Metadata Extractor
The Metadata Extractor pulls structured metadata from pages — Open Graph tags, JSON-LD structured data, Twitter Cards, standard meta tags, article text, links, and tables — from a list of URLs in one job.
When to Use It
- Auditing SEO metadata across 100+ pages of your own site
- Researching how competitors structure their Open Graph data
- Pulling clean article text from a reading list
- Collecting schema.org structured data from product pages
- Building a dataset of page titles, descriptions, and canonical URLs
Step 1 — Enter URLs
Paste your list of URLs, one per line:
https://yoursite.com/blog/post-1
https://yoursite.com/blog/post-2
https://yoursite.com/products/widget
Step 2 — Choose What to Extract
Toggle the data types you want:
| Option | What it pulls |
|---|---|
| Metadata | Title, description, author, canonical URL, robots, Open Graph (og:title, og:image, og:description), Twitter Card, JSON-LD structured data |
| Text Content | Main page text, converted to clean Markdown (removes nav, ads, footers) |
| Links | All hyperlinks found on the page (href + anchor text) |
| Images | All image URLs and their alt text |
| Tables | HTML tables as structured row/column data |
You can enable multiple options in a single run.
Step 3 — Configure Options
| Setting | Default | Notes |
|---|---|---|
| Request delay | 500ms | Milliseconds between requests. Use 500–2000ms for polite crawling on sites you don't own |
| Load timeout | 5s | Wait time per page before extraction |
| Concurrent requests | 3 | Parallel page loads |
Step 4 — Run and Export
Click Start. Results appear as pages complete. When done, click Export CSV.

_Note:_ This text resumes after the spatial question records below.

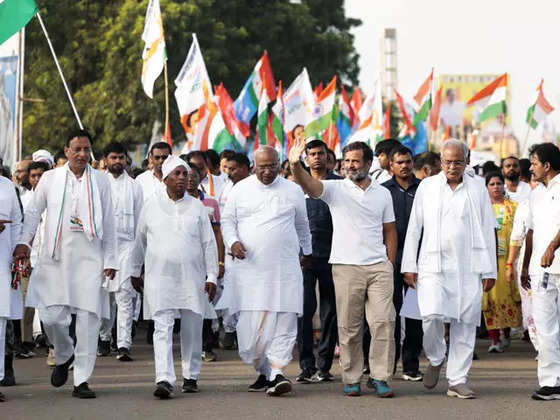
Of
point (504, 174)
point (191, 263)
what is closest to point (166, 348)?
point (191, 263)

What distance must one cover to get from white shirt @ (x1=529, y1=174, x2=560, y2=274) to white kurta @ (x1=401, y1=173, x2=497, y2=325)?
1.12 feet

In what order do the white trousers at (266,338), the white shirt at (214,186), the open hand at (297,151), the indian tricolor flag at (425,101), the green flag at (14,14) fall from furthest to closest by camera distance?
the indian tricolor flag at (425,101)
the white shirt at (214,186)
the green flag at (14,14)
the white trousers at (266,338)
the open hand at (297,151)

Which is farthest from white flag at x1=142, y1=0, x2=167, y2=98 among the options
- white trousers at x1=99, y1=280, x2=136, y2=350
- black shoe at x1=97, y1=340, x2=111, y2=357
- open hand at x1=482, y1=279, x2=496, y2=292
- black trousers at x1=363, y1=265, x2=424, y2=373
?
open hand at x1=482, y1=279, x2=496, y2=292

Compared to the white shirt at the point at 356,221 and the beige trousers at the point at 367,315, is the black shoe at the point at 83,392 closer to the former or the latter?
the beige trousers at the point at 367,315

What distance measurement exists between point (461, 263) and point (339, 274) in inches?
39.0

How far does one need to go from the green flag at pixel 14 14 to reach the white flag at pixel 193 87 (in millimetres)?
6921

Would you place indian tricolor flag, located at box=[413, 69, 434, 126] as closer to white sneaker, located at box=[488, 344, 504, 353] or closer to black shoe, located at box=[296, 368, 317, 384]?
white sneaker, located at box=[488, 344, 504, 353]

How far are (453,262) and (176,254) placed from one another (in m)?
2.24

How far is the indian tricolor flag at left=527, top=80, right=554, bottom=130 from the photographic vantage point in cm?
2636

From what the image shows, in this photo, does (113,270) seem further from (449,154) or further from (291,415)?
(449,154)

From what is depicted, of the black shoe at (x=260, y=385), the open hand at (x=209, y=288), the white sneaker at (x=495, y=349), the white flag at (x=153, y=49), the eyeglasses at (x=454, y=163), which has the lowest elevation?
the white sneaker at (x=495, y=349)

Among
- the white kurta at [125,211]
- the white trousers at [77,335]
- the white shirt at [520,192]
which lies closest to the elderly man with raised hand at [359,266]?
the white trousers at [77,335]

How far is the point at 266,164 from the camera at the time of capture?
1049cm

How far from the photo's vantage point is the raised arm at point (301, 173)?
974cm
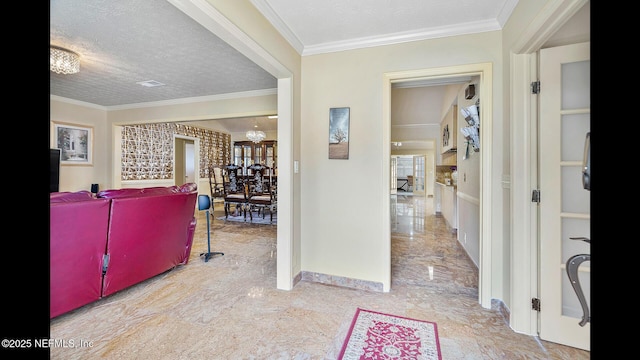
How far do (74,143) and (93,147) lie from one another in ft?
0.90

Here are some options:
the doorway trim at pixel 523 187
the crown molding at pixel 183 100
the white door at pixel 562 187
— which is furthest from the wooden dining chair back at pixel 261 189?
the white door at pixel 562 187

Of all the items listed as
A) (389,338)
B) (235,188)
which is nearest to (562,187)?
(389,338)

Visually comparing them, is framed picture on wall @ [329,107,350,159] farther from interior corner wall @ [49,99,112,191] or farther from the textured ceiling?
interior corner wall @ [49,99,112,191]

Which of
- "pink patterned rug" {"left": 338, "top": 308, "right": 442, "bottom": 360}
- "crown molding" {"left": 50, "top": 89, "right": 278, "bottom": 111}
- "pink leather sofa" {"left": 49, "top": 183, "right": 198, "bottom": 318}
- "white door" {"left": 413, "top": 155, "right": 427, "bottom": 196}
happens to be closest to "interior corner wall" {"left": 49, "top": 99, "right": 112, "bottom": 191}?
"crown molding" {"left": 50, "top": 89, "right": 278, "bottom": 111}

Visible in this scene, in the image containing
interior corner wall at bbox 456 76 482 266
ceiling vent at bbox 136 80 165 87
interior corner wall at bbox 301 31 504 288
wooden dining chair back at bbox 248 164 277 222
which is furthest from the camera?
wooden dining chair back at bbox 248 164 277 222

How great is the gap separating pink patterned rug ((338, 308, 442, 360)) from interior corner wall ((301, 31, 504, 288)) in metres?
0.50

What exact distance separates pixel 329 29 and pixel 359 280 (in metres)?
2.25

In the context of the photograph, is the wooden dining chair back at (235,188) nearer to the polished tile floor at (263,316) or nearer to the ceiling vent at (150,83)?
the ceiling vent at (150,83)

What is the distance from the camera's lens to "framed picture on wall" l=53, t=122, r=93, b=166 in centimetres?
442

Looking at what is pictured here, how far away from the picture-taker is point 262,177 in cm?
565

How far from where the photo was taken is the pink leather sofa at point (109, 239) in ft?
6.19

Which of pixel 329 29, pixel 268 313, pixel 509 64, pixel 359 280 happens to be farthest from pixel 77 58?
pixel 509 64

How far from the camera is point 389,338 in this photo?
173 cm

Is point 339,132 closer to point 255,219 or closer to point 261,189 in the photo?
point 261,189
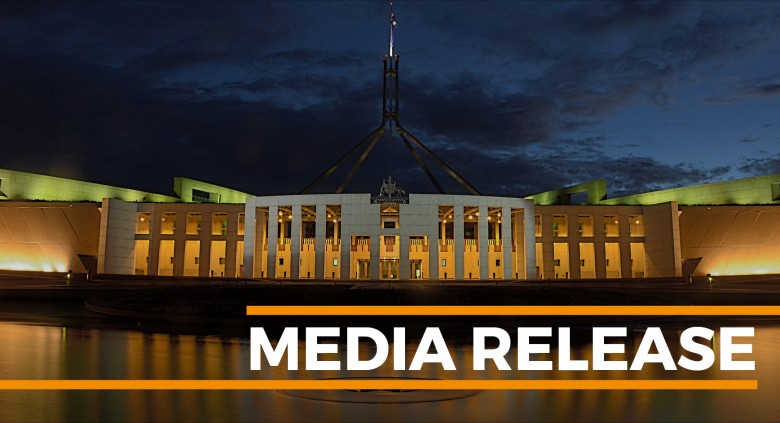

What Each Metadata Field Contains
Open Graph Tags
Fields like og:title, og:description, og:image, og:url, og:type — used by social networks for link previews.
JSON-LD Structured Data
Schema.org markup embedded in <script type="application/ld+json"> blocks. Common types: Article, Product, BreadcrumbList, FAQPage, Organization.
Twitter Card
twitter:card, twitter:title, twitter:description, twitter:image — used by Twitter/X for link previews.
Standard Meta Tags
<title>, <meta name="description">, <meta name="author">, <link rel="canonical">, <meta name="robots">.
Example: SEO Audit of 50 Blog Posts
Goal: Check title length, meta description, and canonical URL for 50 blog posts.
- 02Export your sitemap or URL list to a text file (one URL per line).
- 04Open Metadata Extractor, paste all 50 URLs.
- 06Enable Metadata only (no need for text or links).
- 08Set request delay to 500ms.
- 10Click Start — completes in 30–60 seconds.
- 12Export CSV → open in Google Sheets.
- 14Add a formula column:
=LEN(B2)on the title column to flag titles over 60 characters. - 16Filter rows where description is blank to find missing meta descriptions.